Quick Claim settlement
Similar to its expedited and simplified buying journey, Lemonade has a simple and intuitive process. Lemonade allows the end-user to send a claim from their app. Importantly, most of their claims get settled in seconds.
A part of these quick claims provides the user with a great user experience. Hence, the user would want to come back for repeated purchases. Instant claim settlement earns them publicity through word of mouth. Founders of Lemonade, attribute Givebacks as an additional motivating factor for settling claims real quick.
In traditional Insurance businesses, companies would retain premiums paid by customers post-policy term as profits. Lemonade, on the contrary, gives back 40% of the underwriting profits to the non-profits, majorly towards a social cause. When a customer is buying the policy, he can decide on what causes the person would want the underwriting profits to be shared with. Donating for a cause from your insurance premium, which was never going to come back, provides a feel-good factor. Most importantly, since Lemonade has nothing to gain by holding back the claim, they would want to settle any claim faster.
How does Lemonade make money?
If lemonade is giving away a major chunk of the profits, the obvious question is how does lemonade make money. During policy issuance, Lemonade charges a flat fee to the user, which is 25% of the premium. The remaining money goes towards underwriting. They also reduce their risk through reinsurance, like conventional insurance companies. So effectively, through efficient pricing and quick claim settlement Lemonade saves on operational cost. By giving back to society, they also gain social prominence for their good deeds.
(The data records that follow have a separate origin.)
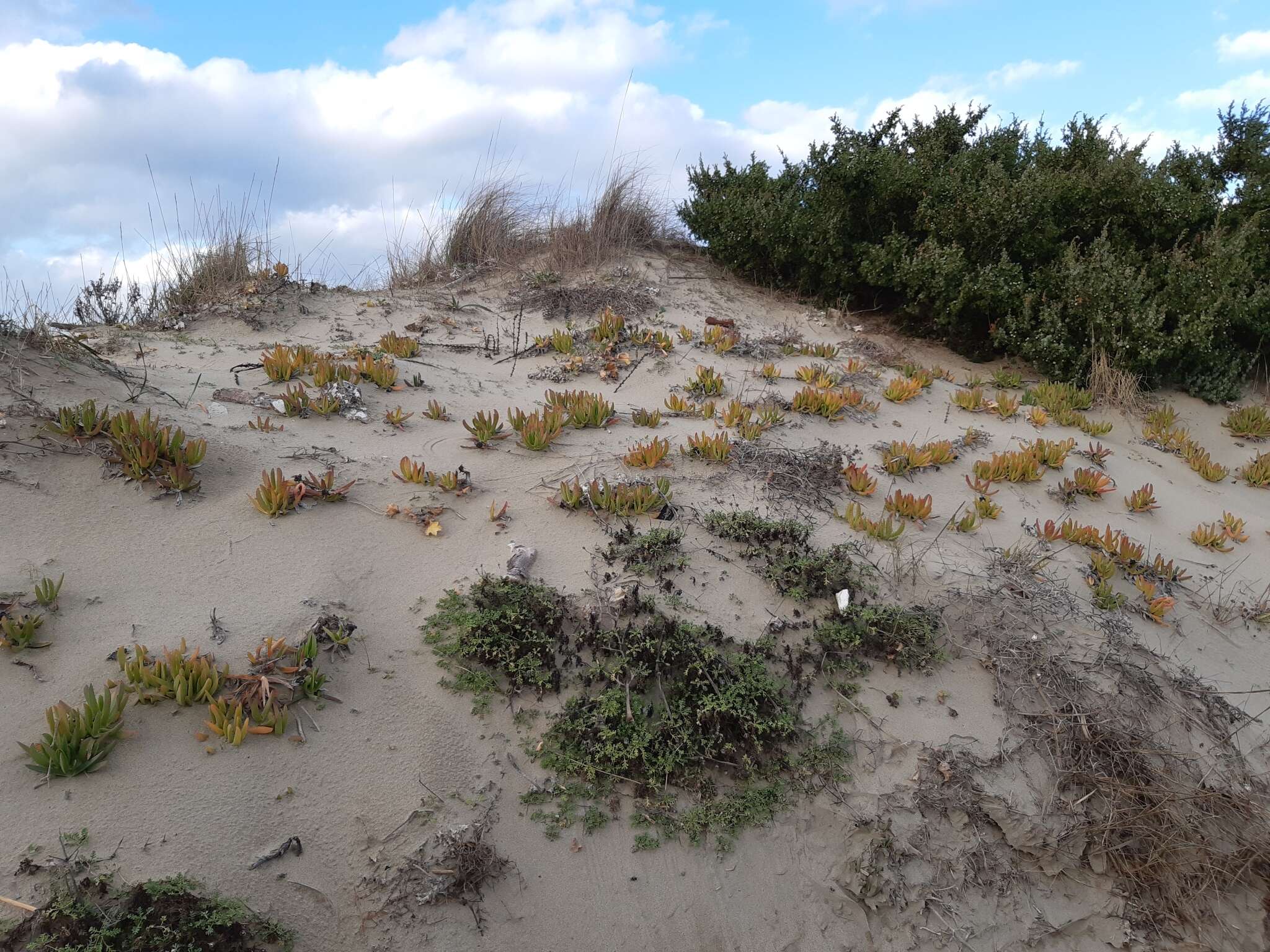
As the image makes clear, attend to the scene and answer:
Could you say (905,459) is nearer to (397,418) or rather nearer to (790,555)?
(790,555)

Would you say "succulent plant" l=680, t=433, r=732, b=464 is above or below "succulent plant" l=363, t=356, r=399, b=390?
below

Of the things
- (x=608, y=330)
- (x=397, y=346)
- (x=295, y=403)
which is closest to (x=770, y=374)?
(x=608, y=330)

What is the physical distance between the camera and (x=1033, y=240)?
9148mm

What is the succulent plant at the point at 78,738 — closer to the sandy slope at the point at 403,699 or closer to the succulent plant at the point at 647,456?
the sandy slope at the point at 403,699

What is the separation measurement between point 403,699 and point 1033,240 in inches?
356

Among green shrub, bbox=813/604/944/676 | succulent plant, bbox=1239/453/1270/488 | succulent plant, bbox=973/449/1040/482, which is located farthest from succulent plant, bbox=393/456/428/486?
succulent plant, bbox=1239/453/1270/488

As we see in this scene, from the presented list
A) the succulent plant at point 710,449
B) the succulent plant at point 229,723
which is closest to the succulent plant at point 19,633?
the succulent plant at point 229,723

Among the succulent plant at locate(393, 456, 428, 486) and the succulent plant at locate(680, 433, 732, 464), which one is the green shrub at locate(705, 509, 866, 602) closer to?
the succulent plant at locate(680, 433, 732, 464)

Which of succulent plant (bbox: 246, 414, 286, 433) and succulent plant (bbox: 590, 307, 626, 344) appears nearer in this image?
succulent plant (bbox: 246, 414, 286, 433)

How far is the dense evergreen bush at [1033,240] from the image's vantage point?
8664mm

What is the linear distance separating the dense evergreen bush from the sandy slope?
3127 mm

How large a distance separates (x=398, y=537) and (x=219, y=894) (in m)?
2.26

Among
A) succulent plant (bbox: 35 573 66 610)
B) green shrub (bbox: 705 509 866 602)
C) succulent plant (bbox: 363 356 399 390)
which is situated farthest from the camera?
succulent plant (bbox: 363 356 399 390)

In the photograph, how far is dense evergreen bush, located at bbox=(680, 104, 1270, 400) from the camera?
8.66m
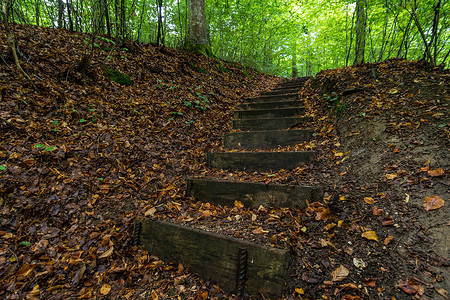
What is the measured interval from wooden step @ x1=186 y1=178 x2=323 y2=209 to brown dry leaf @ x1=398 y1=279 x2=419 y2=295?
31.4 inches

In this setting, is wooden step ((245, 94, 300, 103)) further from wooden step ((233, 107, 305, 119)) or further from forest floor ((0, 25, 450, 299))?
forest floor ((0, 25, 450, 299))

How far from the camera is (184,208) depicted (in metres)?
2.31

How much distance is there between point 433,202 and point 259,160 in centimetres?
169

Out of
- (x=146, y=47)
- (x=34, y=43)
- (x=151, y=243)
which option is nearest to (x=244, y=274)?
(x=151, y=243)

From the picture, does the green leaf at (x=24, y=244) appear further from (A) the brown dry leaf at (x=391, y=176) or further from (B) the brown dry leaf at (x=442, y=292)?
(A) the brown dry leaf at (x=391, y=176)

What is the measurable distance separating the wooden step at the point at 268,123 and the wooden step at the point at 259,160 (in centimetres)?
127

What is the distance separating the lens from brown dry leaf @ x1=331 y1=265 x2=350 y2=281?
53.2 inches

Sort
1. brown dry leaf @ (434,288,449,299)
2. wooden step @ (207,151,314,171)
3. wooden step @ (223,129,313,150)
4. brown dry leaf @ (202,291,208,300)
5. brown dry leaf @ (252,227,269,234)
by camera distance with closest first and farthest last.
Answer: brown dry leaf @ (434,288,449,299) → brown dry leaf @ (202,291,208,300) → brown dry leaf @ (252,227,269,234) → wooden step @ (207,151,314,171) → wooden step @ (223,129,313,150)

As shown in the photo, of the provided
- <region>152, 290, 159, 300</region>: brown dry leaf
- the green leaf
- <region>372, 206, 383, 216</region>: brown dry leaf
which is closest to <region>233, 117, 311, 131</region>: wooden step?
<region>372, 206, 383, 216</region>: brown dry leaf

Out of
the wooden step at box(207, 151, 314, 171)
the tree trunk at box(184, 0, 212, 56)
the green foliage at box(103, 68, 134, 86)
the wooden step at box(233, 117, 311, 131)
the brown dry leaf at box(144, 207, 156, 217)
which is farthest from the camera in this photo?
the tree trunk at box(184, 0, 212, 56)

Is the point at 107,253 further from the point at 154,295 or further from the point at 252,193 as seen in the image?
the point at 252,193

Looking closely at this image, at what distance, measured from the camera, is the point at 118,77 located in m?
3.91

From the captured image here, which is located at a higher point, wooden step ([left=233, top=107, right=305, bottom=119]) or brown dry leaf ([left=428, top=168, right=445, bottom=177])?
wooden step ([left=233, top=107, right=305, bottom=119])

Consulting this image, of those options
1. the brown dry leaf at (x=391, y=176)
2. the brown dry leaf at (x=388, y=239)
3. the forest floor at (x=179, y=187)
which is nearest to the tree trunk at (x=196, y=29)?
the forest floor at (x=179, y=187)
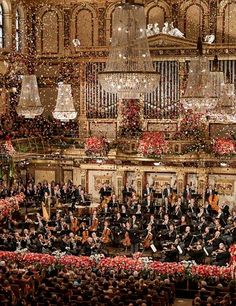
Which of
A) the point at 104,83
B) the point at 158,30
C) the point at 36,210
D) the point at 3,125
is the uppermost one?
the point at 158,30

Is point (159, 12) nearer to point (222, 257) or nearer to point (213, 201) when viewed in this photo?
point (213, 201)

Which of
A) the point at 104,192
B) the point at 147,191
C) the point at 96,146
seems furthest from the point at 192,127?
the point at 104,192

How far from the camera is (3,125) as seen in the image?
106ft

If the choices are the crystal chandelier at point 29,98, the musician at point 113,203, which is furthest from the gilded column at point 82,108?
the crystal chandelier at point 29,98

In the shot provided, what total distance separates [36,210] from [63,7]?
1169 centimetres

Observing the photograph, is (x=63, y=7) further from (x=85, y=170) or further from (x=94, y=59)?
(x=85, y=170)

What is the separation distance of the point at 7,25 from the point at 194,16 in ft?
32.3

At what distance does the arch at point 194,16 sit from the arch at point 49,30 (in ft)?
22.5

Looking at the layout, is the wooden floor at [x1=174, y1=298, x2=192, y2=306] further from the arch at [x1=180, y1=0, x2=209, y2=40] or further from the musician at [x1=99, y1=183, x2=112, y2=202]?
the arch at [x1=180, y1=0, x2=209, y2=40]

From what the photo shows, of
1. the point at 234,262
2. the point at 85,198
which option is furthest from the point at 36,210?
the point at 234,262

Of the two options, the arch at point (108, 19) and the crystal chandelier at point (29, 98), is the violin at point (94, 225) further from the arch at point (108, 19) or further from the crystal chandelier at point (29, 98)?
the arch at point (108, 19)

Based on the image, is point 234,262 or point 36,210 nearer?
point 234,262

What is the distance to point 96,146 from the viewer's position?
3216 cm

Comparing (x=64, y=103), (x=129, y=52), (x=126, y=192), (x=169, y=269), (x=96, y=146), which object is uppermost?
(x=129, y=52)
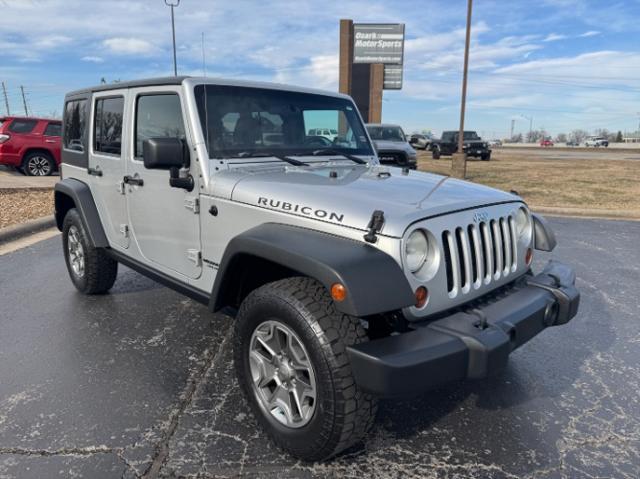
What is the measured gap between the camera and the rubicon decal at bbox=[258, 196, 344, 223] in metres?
2.38

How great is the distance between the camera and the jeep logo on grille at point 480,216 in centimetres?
257

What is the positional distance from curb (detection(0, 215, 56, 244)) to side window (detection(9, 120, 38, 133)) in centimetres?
707

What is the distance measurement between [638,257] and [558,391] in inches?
160

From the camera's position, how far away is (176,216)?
3.27m

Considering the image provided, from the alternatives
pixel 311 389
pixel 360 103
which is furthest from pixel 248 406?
pixel 360 103

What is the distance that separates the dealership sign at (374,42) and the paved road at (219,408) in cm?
3535

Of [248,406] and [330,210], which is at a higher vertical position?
[330,210]

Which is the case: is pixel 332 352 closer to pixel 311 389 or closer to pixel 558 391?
pixel 311 389

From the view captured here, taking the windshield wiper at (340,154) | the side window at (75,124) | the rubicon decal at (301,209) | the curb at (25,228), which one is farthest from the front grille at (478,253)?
the curb at (25,228)

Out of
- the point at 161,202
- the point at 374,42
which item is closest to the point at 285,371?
the point at 161,202

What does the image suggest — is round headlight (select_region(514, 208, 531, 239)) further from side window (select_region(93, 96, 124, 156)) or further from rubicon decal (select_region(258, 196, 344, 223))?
side window (select_region(93, 96, 124, 156))

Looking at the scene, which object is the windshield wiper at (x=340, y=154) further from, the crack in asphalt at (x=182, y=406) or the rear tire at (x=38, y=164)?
the rear tire at (x=38, y=164)

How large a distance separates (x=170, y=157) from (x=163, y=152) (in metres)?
0.05

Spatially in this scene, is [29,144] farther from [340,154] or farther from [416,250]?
[416,250]
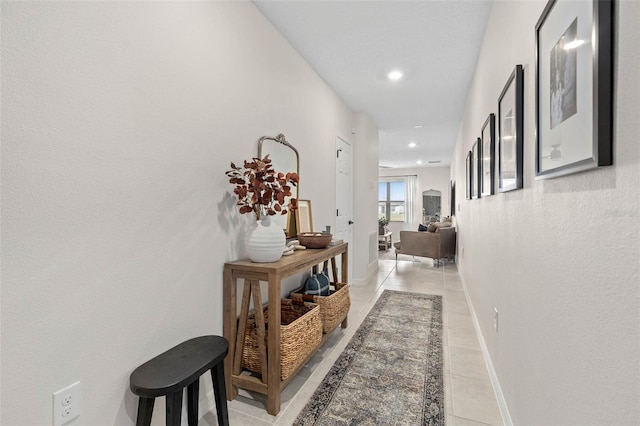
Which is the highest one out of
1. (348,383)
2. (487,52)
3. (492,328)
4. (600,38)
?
(487,52)

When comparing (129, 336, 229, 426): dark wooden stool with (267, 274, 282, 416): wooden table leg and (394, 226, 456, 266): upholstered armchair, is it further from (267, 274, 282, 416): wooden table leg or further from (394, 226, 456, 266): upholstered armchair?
(394, 226, 456, 266): upholstered armchair

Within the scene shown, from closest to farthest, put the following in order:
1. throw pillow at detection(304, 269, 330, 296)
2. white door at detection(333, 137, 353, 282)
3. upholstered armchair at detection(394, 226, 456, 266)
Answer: throw pillow at detection(304, 269, 330, 296), white door at detection(333, 137, 353, 282), upholstered armchair at detection(394, 226, 456, 266)

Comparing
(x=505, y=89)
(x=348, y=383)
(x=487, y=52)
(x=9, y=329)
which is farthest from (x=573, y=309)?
(x=487, y=52)

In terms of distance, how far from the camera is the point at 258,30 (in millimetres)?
2092

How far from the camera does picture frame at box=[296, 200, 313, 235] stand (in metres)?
2.63

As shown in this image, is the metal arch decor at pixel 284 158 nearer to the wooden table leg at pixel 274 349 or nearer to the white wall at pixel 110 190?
the white wall at pixel 110 190

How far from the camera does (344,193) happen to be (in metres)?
3.96

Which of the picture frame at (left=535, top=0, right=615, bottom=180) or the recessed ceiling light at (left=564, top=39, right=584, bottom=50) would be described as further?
the recessed ceiling light at (left=564, top=39, right=584, bottom=50)

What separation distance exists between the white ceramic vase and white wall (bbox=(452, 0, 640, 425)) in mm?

For a typical insurance company to be profitable, it takes more than a decade. Since Lemonade is not retaining most part of its profits, it may take longer for it to turn profitable. Investors like Aleph, Sean Grusd, General Catalyst, GV (formerly Google Ventures), Sequoia Capital, Thrive Capital, XL, SoftBank, Allianz SE, and Sound Ventures have shown faith in Lemonade.
Lemonade was launched with the idea of making a change to the traditional business methods. Lemonade aims to support the cause of society rather than just making money for themselves.
Hope to see more initiatives where there is a coexistence of business growth and social development.